Madame Chrysanthème is an opera, described as a comédie lyrique, with music by André Messager to a libretto by Georges Hartmann and Alexandre André, after the semi-autobiographical novel Madame Chrysanthème (1887) by Pierre Loti. It consists of four acts with a prologue and an epilogue and is set in Nagasaki, Japan.
Prior to Madame Chrysanthème, Messager had begun to establish himself as a composer with several ballet scores performed, success at the Opéra-Comique in 1890 with La Basoche and incidental music for the play Hélène in 1891. Refused by Carvalho at the Opéra-ComiqueMadame Chrysanthème was first performed at the Théâtre de la Renaissance in Paris on 21 January 1893 with Jane Guy and Louis Delaquerrière in the principal roles; there were 16 performances at the theatre in the first year.
There were two performances in Monte Carlo on 21 December 1901 and 3 January 1902 with Mary Garden and Edmond Clément in the principal roles. The opera was also seen at the Théâtre Royal de la Monnaie, Brussels, on 9 November 1906, in Montreal in 1912, and by the Chicago Opera Association in Chicago and New York (Lexington Theatre) in 1920 with Tamaki Miura, Charles Fontaine and Hector Dufranne.

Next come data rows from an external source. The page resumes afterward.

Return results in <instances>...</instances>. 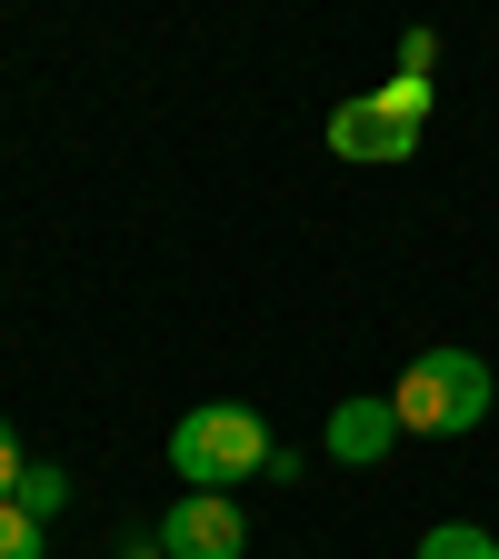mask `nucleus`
<instances>
[{"mask_svg": "<svg viewBox=\"0 0 499 559\" xmlns=\"http://www.w3.org/2000/svg\"><path fill=\"white\" fill-rule=\"evenodd\" d=\"M270 460H280V440H270V419H260L250 400H210V409H190L180 430H170V469H180L190 489L270 479Z\"/></svg>", "mask_w": 499, "mask_h": 559, "instance_id": "nucleus-1", "label": "nucleus"}, {"mask_svg": "<svg viewBox=\"0 0 499 559\" xmlns=\"http://www.w3.org/2000/svg\"><path fill=\"white\" fill-rule=\"evenodd\" d=\"M21 469H31V460H21V440H11V419H0V500L21 489Z\"/></svg>", "mask_w": 499, "mask_h": 559, "instance_id": "nucleus-10", "label": "nucleus"}, {"mask_svg": "<svg viewBox=\"0 0 499 559\" xmlns=\"http://www.w3.org/2000/svg\"><path fill=\"white\" fill-rule=\"evenodd\" d=\"M161 549L170 559H240L250 520H240L230 489H190V500H170V520H161Z\"/></svg>", "mask_w": 499, "mask_h": 559, "instance_id": "nucleus-4", "label": "nucleus"}, {"mask_svg": "<svg viewBox=\"0 0 499 559\" xmlns=\"http://www.w3.org/2000/svg\"><path fill=\"white\" fill-rule=\"evenodd\" d=\"M430 60H440V40H430V31H409V40H400V70H409V81H430Z\"/></svg>", "mask_w": 499, "mask_h": 559, "instance_id": "nucleus-9", "label": "nucleus"}, {"mask_svg": "<svg viewBox=\"0 0 499 559\" xmlns=\"http://www.w3.org/2000/svg\"><path fill=\"white\" fill-rule=\"evenodd\" d=\"M390 409L419 440H470L489 419V360L479 349H419V360L400 370V390H390Z\"/></svg>", "mask_w": 499, "mask_h": 559, "instance_id": "nucleus-2", "label": "nucleus"}, {"mask_svg": "<svg viewBox=\"0 0 499 559\" xmlns=\"http://www.w3.org/2000/svg\"><path fill=\"white\" fill-rule=\"evenodd\" d=\"M130 559H170V549H161V539H151V549H130Z\"/></svg>", "mask_w": 499, "mask_h": 559, "instance_id": "nucleus-11", "label": "nucleus"}, {"mask_svg": "<svg viewBox=\"0 0 499 559\" xmlns=\"http://www.w3.org/2000/svg\"><path fill=\"white\" fill-rule=\"evenodd\" d=\"M419 130H430V120H409L390 91H370V100H340V110H330V151H340V160L390 170V160H409V151H419Z\"/></svg>", "mask_w": 499, "mask_h": 559, "instance_id": "nucleus-3", "label": "nucleus"}, {"mask_svg": "<svg viewBox=\"0 0 499 559\" xmlns=\"http://www.w3.org/2000/svg\"><path fill=\"white\" fill-rule=\"evenodd\" d=\"M320 440H330V460H340V469H370V460H380L390 440H409V430H400V409H390V390H380V400H340Z\"/></svg>", "mask_w": 499, "mask_h": 559, "instance_id": "nucleus-5", "label": "nucleus"}, {"mask_svg": "<svg viewBox=\"0 0 499 559\" xmlns=\"http://www.w3.org/2000/svg\"><path fill=\"white\" fill-rule=\"evenodd\" d=\"M11 500H21L31 520H60V500H70V469H50V460H40V469H21V489H11Z\"/></svg>", "mask_w": 499, "mask_h": 559, "instance_id": "nucleus-7", "label": "nucleus"}, {"mask_svg": "<svg viewBox=\"0 0 499 559\" xmlns=\"http://www.w3.org/2000/svg\"><path fill=\"white\" fill-rule=\"evenodd\" d=\"M0 559H40V520L21 500H0Z\"/></svg>", "mask_w": 499, "mask_h": 559, "instance_id": "nucleus-8", "label": "nucleus"}, {"mask_svg": "<svg viewBox=\"0 0 499 559\" xmlns=\"http://www.w3.org/2000/svg\"><path fill=\"white\" fill-rule=\"evenodd\" d=\"M419 559H499V539H489L479 520H440L430 539H419Z\"/></svg>", "mask_w": 499, "mask_h": 559, "instance_id": "nucleus-6", "label": "nucleus"}]
</instances>
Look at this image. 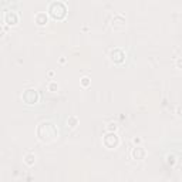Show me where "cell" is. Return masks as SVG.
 <instances>
[{"label":"cell","instance_id":"7","mask_svg":"<svg viewBox=\"0 0 182 182\" xmlns=\"http://www.w3.org/2000/svg\"><path fill=\"white\" fill-rule=\"evenodd\" d=\"M4 21L7 23V24L10 26H14L19 23V16H17L14 12H12V16H10V12H7L6 14H4Z\"/></svg>","mask_w":182,"mask_h":182},{"label":"cell","instance_id":"5","mask_svg":"<svg viewBox=\"0 0 182 182\" xmlns=\"http://www.w3.org/2000/svg\"><path fill=\"white\" fill-rule=\"evenodd\" d=\"M125 58V53L121 49H114L111 51V60L115 63H122Z\"/></svg>","mask_w":182,"mask_h":182},{"label":"cell","instance_id":"2","mask_svg":"<svg viewBox=\"0 0 182 182\" xmlns=\"http://www.w3.org/2000/svg\"><path fill=\"white\" fill-rule=\"evenodd\" d=\"M49 13L54 20H63L67 14V7L61 2H54L49 6Z\"/></svg>","mask_w":182,"mask_h":182},{"label":"cell","instance_id":"4","mask_svg":"<svg viewBox=\"0 0 182 182\" xmlns=\"http://www.w3.org/2000/svg\"><path fill=\"white\" fill-rule=\"evenodd\" d=\"M104 145L107 147V148L112 149V148H117L118 145H120V138H118V135L114 133H108L107 135L104 136Z\"/></svg>","mask_w":182,"mask_h":182},{"label":"cell","instance_id":"6","mask_svg":"<svg viewBox=\"0 0 182 182\" xmlns=\"http://www.w3.org/2000/svg\"><path fill=\"white\" fill-rule=\"evenodd\" d=\"M134 159H144L147 157V151H145L142 147H136V148L133 149V152H131Z\"/></svg>","mask_w":182,"mask_h":182},{"label":"cell","instance_id":"13","mask_svg":"<svg viewBox=\"0 0 182 182\" xmlns=\"http://www.w3.org/2000/svg\"><path fill=\"white\" fill-rule=\"evenodd\" d=\"M175 66H177L178 68H181V70H182V57L177 58V61H175Z\"/></svg>","mask_w":182,"mask_h":182},{"label":"cell","instance_id":"14","mask_svg":"<svg viewBox=\"0 0 182 182\" xmlns=\"http://www.w3.org/2000/svg\"><path fill=\"white\" fill-rule=\"evenodd\" d=\"M108 129H114V131H115V129H117V124L111 122V124H110V127H108Z\"/></svg>","mask_w":182,"mask_h":182},{"label":"cell","instance_id":"11","mask_svg":"<svg viewBox=\"0 0 182 182\" xmlns=\"http://www.w3.org/2000/svg\"><path fill=\"white\" fill-rule=\"evenodd\" d=\"M47 88H49L50 91H57L58 90V84L56 83V81H50L49 86H47Z\"/></svg>","mask_w":182,"mask_h":182},{"label":"cell","instance_id":"9","mask_svg":"<svg viewBox=\"0 0 182 182\" xmlns=\"http://www.w3.org/2000/svg\"><path fill=\"white\" fill-rule=\"evenodd\" d=\"M78 125V118L75 115H71L67 118V127H70V128H75Z\"/></svg>","mask_w":182,"mask_h":182},{"label":"cell","instance_id":"3","mask_svg":"<svg viewBox=\"0 0 182 182\" xmlns=\"http://www.w3.org/2000/svg\"><path fill=\"white\" fill-rule=\"evenodd\" d=\"M21 98H23V101H24L26 104H36L38 100H40V95H38L37 90H34V88H27V90L23 93Z\"/></svg>","mask_w":182,"mask_h":182},{"label":"cell","instance_id":"1","mask_svg":"<svg viewBox=\"0 0 182 182\" xmlns=\"http://www.w3.org/2000/svg\"><path fill=\"white\" fill-rule=\"evenodd\" d=\"M37 136H38V140L43 141V142H53V141L57 140L58 131L54 127V124L47 122V121H43L37 127Z\"/></svg>","mask_w":182,"mask_h":182},{"label":"cell","instance_id":"10","mask_svg":"<svg viewBox=\"0 0 182 182\" xmlns=\"http://www.w3.org/2000/svg\"><path fill=\"white\" fill-rule=\"evenodd\" d=\"M24 162L27 164V165H33L34 162H36V155H34V154H31V152H29L24 157Z\"/></svg>","mask_w":182,"mask_h":182},{"label":"cell","instance_id":"12","mask_svg":"<svg viewBox=\"0 0 182 182\" xmlns=\"http://www.w3.org/2000/svg\"><path fill=\"white\" fill-rule=\"evenodd\" d=\"M81 84H83L84 87H87L88 84H90V77H87V75L83 77V78H81Z\"/></svg>","mask_w":182,"mask_h":182},{"label":"cell","instance_id":"8","mask_svg":"<svg viewBox=\"0 0 182 182\" xmlns=\"http://www.w3.org/2000/svg\"><path fill=\"white\" fill-rule=\"evenodd\" d=\"M34 20L37 23L38 26H44L47 23V14L46 13H37L36 16H34Z\"/></svg>","mask_w":182,"mask_h":182}]
</instances>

Although both operas can be traced back to the same original literary source, Puccini's Madama Butterfly and Madame Chrysanthème contrast strongly especially with the mainly internal world of the Puccini setting. The alternation of acts in public and private spaces in Messager's work provides other aspects on the Japan as depicted in the opera, reminding the listener of a teeming world effectively beyond the reach of Europeans: between Messager and Puccini there is a significant contrast between Pierre's failure to understand and master Chrysanthème and Pinkerton's dominance and possession of Butterfly. Messager's librettists changed Loti's original cynical attachment between the main characters into a more genuine love affair, as well as creating the jealous conflict between the two sailors.